[Questions on scene geometry]:
>> START

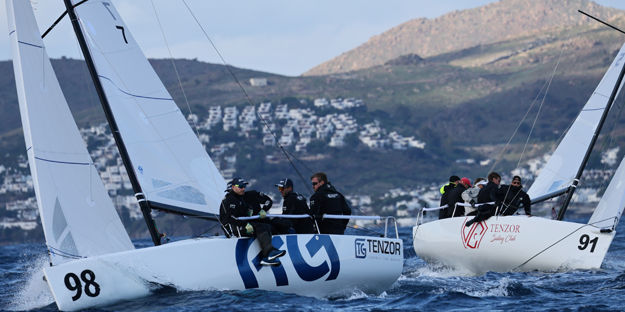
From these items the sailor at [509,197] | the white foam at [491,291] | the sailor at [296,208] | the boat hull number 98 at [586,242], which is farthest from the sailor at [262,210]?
the boat hull number 98 at [586,242]

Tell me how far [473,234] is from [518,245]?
2.70ft

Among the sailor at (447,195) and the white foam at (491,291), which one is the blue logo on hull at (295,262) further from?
the sailor at (447,195)

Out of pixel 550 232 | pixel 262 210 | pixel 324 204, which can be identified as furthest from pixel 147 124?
pixel 550 232

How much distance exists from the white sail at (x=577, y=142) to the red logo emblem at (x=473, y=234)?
2.50 metres

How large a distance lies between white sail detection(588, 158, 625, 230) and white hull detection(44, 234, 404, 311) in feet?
9.25

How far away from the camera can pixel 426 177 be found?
128 metres

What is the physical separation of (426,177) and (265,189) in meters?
27.5

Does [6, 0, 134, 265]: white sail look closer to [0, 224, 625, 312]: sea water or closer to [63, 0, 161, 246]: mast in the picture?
[63, 0, 161, 246]: mast

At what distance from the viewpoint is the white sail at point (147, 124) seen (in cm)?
909

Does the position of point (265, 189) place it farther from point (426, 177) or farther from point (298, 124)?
point (298, 124)

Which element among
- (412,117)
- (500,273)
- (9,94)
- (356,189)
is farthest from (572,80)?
(500,273)

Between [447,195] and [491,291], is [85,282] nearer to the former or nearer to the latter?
[491,291]

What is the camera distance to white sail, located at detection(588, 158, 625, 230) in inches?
382

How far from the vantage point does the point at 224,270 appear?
25.7 feet
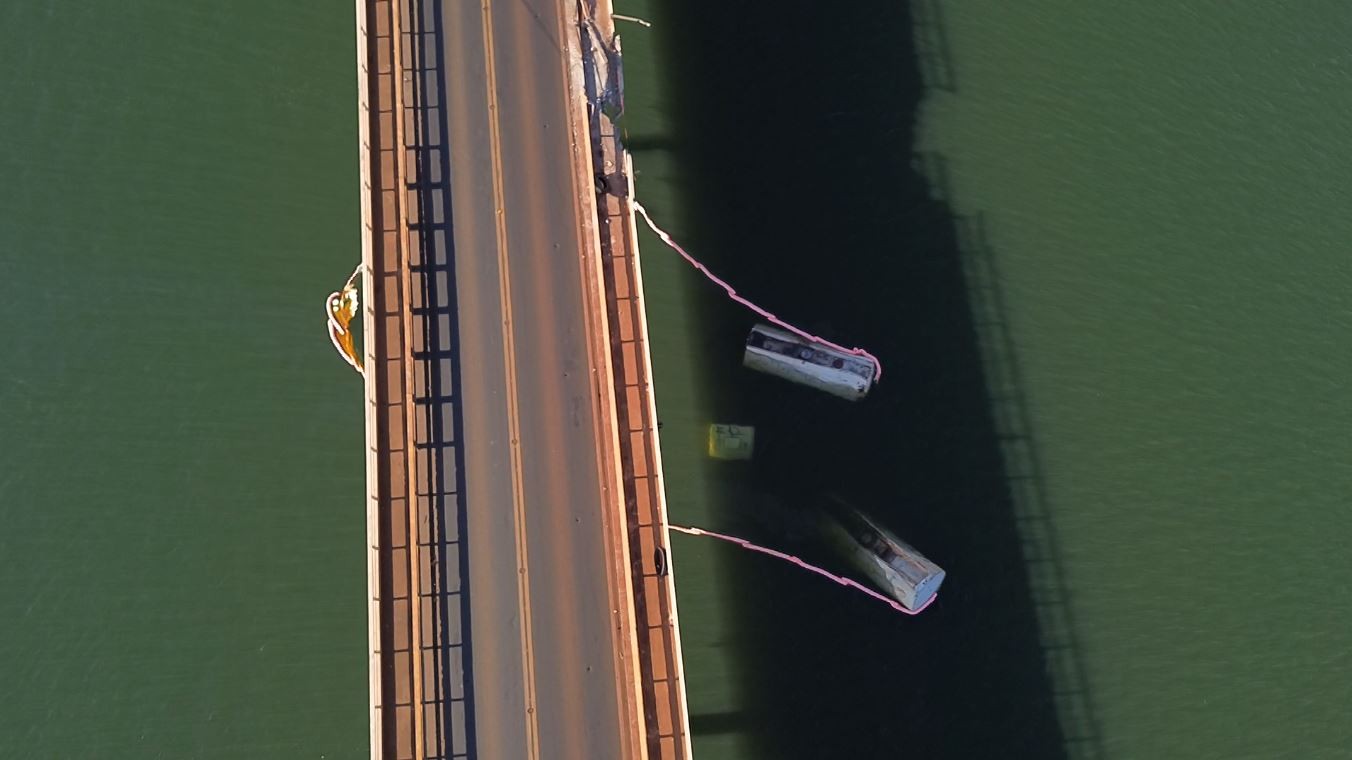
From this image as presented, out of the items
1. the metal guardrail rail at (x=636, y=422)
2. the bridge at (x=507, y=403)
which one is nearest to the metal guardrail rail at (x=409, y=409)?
the bridge at (x=507, y=403)

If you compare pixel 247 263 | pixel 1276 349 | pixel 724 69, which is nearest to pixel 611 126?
pixel 724 69

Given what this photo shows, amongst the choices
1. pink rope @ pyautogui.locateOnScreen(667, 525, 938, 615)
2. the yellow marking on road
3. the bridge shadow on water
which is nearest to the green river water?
the bridge shadow on water

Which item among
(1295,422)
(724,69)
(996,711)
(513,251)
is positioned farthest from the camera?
(724,69)

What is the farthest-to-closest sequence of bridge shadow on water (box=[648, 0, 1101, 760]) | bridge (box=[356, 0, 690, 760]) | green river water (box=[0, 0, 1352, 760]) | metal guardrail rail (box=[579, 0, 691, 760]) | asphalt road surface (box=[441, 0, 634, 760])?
1. bridge shadow on water (box=[648, 0, 1101, 760])
2. green river water (box=[0, 0, 1352, 760])
3. metal guardrail rail (box=[579, 0, 691, 760])
4. asphalt road surface (box=[441, 0, 634, 760])
5. bridge (box=[356, 0, 690, 760])

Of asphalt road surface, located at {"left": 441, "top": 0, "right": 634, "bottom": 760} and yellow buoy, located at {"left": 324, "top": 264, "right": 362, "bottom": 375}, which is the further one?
yellow buoy, located at {"left": 324, "top": 264, "right": 362, "bottom": 375}

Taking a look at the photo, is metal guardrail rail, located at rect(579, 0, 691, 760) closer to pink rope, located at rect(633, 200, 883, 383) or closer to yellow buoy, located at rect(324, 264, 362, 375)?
pink rope, located at rect(633, 200, 883, 383)

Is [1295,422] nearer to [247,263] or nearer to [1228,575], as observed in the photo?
[1228,575]
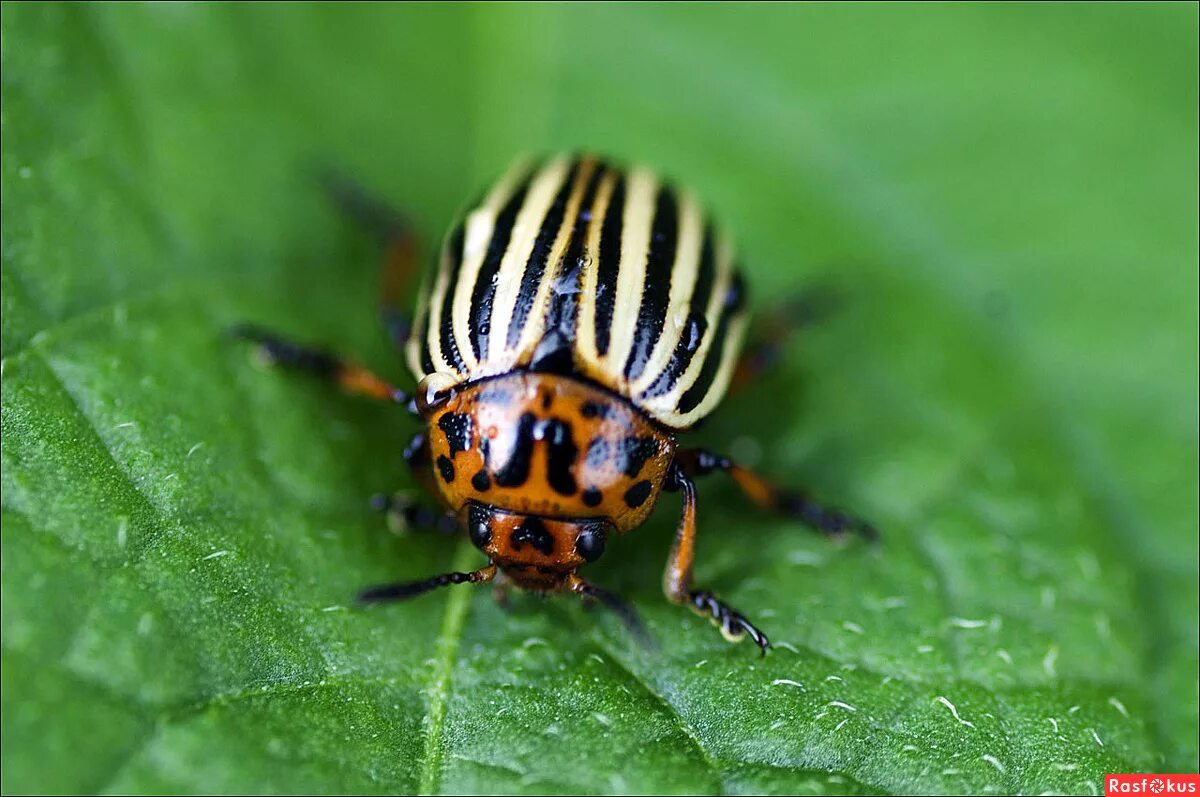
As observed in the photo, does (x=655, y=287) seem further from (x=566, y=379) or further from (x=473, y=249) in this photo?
(x=473, y=249)

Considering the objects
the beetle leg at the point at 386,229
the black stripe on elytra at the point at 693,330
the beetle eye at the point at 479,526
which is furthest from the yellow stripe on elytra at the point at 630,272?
the beetle leg at the point at 386,229

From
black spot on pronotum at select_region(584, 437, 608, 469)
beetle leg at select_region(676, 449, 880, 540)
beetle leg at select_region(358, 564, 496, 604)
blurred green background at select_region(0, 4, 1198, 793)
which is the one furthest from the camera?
beetle leg at select_region(676, 449, 880, 540)

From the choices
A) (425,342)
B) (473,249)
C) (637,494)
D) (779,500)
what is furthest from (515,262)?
(779,500)

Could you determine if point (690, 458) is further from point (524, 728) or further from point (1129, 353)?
point (1129, 353)

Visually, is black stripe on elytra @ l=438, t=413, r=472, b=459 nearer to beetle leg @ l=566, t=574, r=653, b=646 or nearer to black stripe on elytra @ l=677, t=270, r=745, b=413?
beetle leg @ l=566, t=574, r=653, b=646

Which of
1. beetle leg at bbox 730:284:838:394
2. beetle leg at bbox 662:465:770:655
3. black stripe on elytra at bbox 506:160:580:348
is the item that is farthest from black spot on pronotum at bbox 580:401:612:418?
beetle leg at bbox 730:284:838:394

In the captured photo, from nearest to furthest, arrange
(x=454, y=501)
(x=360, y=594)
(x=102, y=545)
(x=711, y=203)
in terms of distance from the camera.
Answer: (x=102, y=545)
(x=360, y=594)
(x=454, y=501)
(x=711, y=203)

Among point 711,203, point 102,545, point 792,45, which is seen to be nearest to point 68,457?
point 102,545

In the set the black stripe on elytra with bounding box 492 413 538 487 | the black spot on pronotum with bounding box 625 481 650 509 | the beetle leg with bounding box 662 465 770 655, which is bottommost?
the beetle leg with bounding box 662 465 770 655
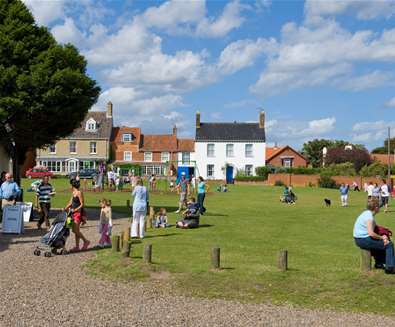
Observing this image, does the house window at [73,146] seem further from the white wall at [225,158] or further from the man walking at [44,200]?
the man walking at [44,200]

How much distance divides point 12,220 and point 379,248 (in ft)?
39.4

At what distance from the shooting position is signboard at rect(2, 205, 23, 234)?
19.3 meters

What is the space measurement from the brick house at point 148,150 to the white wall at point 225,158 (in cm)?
323

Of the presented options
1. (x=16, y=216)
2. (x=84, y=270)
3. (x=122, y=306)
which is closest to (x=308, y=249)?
(x=84, y=270)

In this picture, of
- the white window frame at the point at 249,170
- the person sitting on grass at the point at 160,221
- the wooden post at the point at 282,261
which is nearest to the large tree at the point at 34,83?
the person sitting on grass at the point at 160,221

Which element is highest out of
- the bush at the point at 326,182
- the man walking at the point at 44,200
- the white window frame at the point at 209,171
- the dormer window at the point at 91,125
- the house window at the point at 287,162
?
the dormer window at the point at 91,125

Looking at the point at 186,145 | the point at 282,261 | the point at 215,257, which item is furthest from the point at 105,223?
the point at 186,145

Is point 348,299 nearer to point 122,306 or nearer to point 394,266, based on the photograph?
point 394,266

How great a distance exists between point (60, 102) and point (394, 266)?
51.3 feet

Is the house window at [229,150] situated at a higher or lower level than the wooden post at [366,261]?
higher

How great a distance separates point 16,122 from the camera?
23219mm

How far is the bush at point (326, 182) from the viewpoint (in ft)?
215

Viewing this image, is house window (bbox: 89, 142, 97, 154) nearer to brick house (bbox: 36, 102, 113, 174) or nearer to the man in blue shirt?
brick house (bbox: 36, 102, 113, 174)

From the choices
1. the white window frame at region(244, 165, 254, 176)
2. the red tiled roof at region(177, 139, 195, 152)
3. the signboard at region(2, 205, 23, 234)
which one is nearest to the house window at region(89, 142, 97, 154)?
the red tiled roof at region(177, 139, 195, 152)
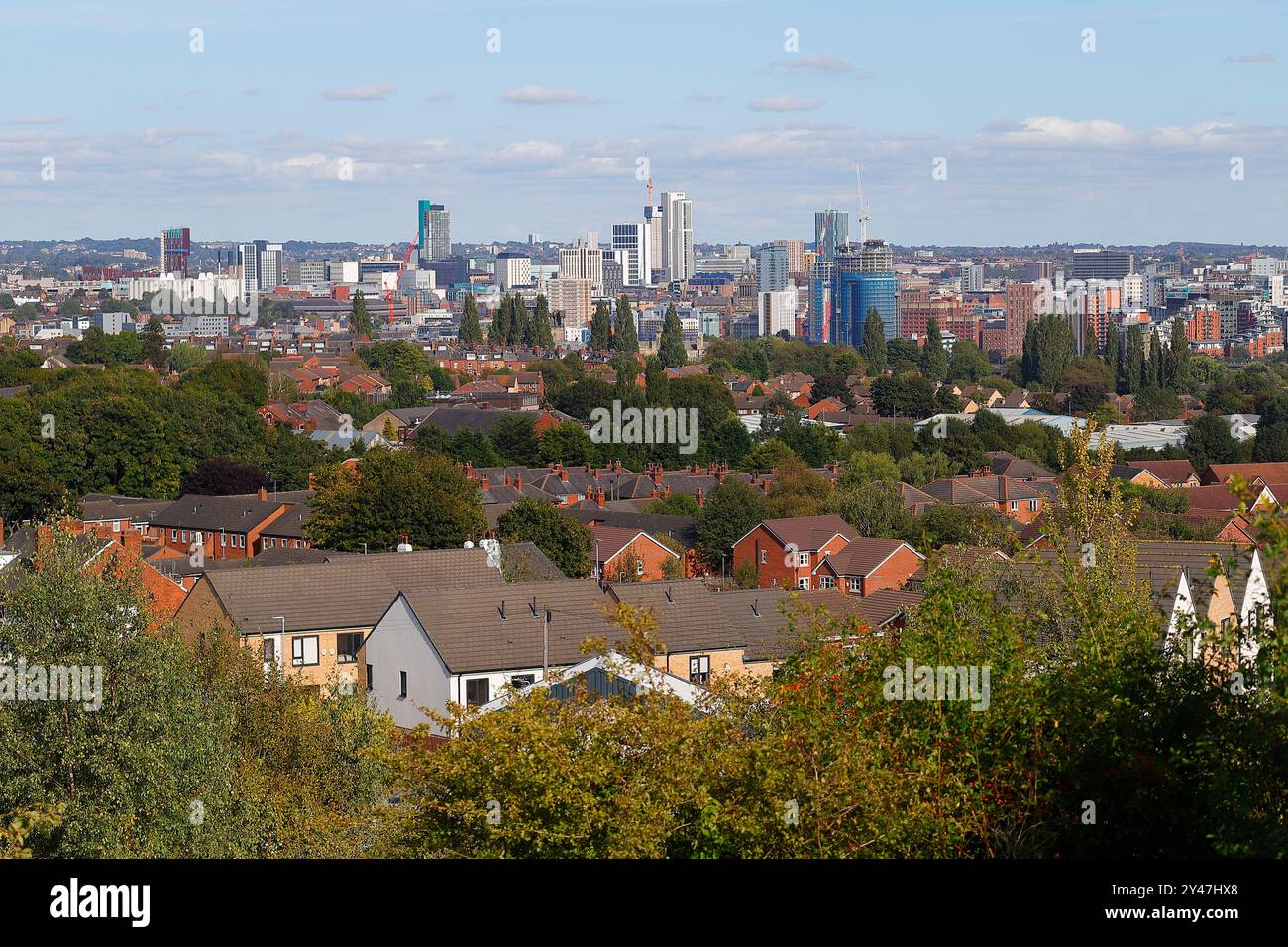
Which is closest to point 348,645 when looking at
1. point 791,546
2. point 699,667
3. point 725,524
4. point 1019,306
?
point 699,667

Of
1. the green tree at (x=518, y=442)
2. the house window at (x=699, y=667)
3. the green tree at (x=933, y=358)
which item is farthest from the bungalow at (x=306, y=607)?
the green tree at (x=933, y=358)

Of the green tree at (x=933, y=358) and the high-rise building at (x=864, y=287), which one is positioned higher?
the high-rise building at (x=864, y=287)

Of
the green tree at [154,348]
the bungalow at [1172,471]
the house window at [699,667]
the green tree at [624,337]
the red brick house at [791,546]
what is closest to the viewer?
the house window at [699,667]

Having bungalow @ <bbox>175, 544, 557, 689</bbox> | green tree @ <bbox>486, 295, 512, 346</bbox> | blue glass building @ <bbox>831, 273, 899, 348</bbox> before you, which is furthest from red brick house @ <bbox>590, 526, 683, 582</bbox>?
blue glass building @ <bbox>831, 273, 899, 348</bbox>

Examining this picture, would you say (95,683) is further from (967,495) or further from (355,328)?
(355,328)

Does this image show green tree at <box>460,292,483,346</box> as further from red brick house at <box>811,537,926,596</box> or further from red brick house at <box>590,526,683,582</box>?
red brick house at <box>811,537,926,596</box>

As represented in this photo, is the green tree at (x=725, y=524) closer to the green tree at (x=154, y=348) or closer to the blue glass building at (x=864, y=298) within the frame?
the green tree at (x=154, y=348)

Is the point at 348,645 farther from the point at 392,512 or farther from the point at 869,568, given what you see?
the point at 869,568
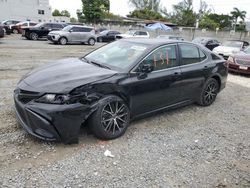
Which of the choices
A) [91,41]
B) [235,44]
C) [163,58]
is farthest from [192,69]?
[91,41]

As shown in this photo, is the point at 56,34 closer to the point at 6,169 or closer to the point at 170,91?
the point at 170,91

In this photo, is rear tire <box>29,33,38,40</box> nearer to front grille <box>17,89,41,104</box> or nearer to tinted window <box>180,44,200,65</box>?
tinted window <box>180,44,200,65</box>

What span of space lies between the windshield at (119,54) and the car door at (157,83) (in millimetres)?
200

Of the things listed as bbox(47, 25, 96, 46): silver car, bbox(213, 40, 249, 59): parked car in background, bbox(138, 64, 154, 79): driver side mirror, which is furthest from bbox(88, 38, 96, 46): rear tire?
bbox(138, 64, 154, 79): driver side mirror

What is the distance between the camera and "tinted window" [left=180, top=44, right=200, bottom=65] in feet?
18.0

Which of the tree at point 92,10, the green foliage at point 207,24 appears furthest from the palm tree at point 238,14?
the tree at point 92,10

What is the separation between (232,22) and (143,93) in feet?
214

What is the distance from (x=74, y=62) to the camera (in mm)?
4992

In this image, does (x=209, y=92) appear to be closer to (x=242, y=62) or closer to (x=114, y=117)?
(x=114, y=117)

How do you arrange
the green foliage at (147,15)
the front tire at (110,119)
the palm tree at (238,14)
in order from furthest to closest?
the green foliage at (147,15) < the palm tree at (238,14) < the front tire at (110,119)

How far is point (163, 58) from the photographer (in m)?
5.06

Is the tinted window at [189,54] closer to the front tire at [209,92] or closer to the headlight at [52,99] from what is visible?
the front tire at [209,92]

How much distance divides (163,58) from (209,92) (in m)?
1.79

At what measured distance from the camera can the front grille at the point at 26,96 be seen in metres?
3.79
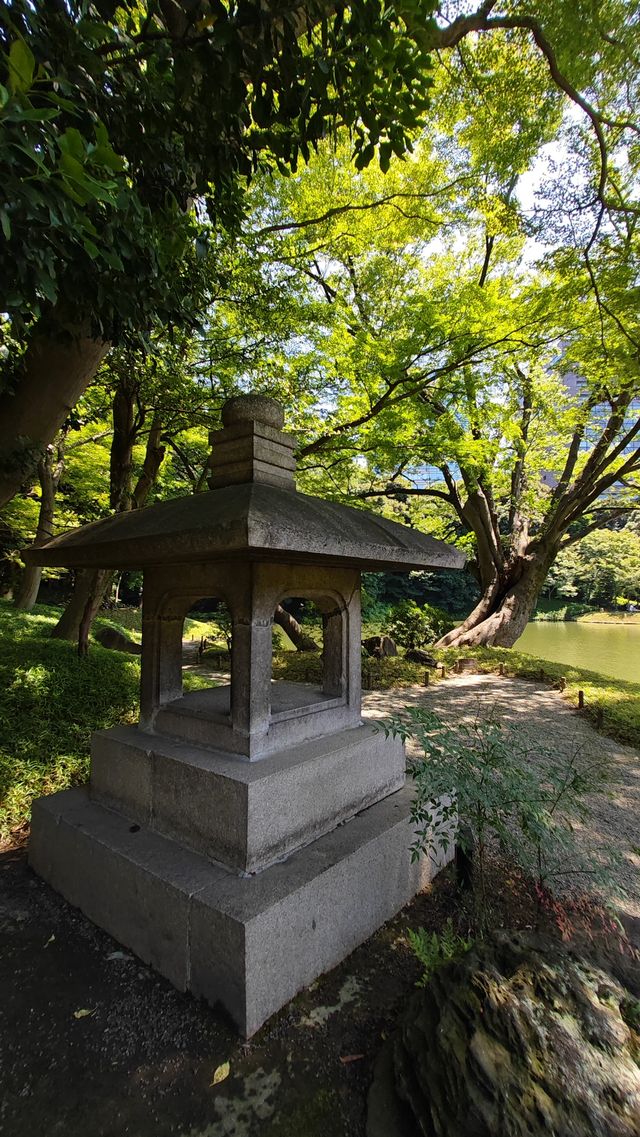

>> END

Format the lines of the material from the line with "How far is point" through the end as a JSON list of strings, one string per line, with blank lines and pictures left out.

[
  "How far is point (163, 58) from the photographer (in m)?",
  "5.06",
  "Is the tinted window at [189,54] closer to the front tire at [209,92] or closer to the headlight at [52,99] from what is visible?",
  "the front tire at [209,92]",
  "How much distance divides (163,58) from (209,92) (in m)?",
  "1.79",
  "At what measured distance from the camera can the front grille at the point at 26,96 be seen in metres?",
  "3.79"
]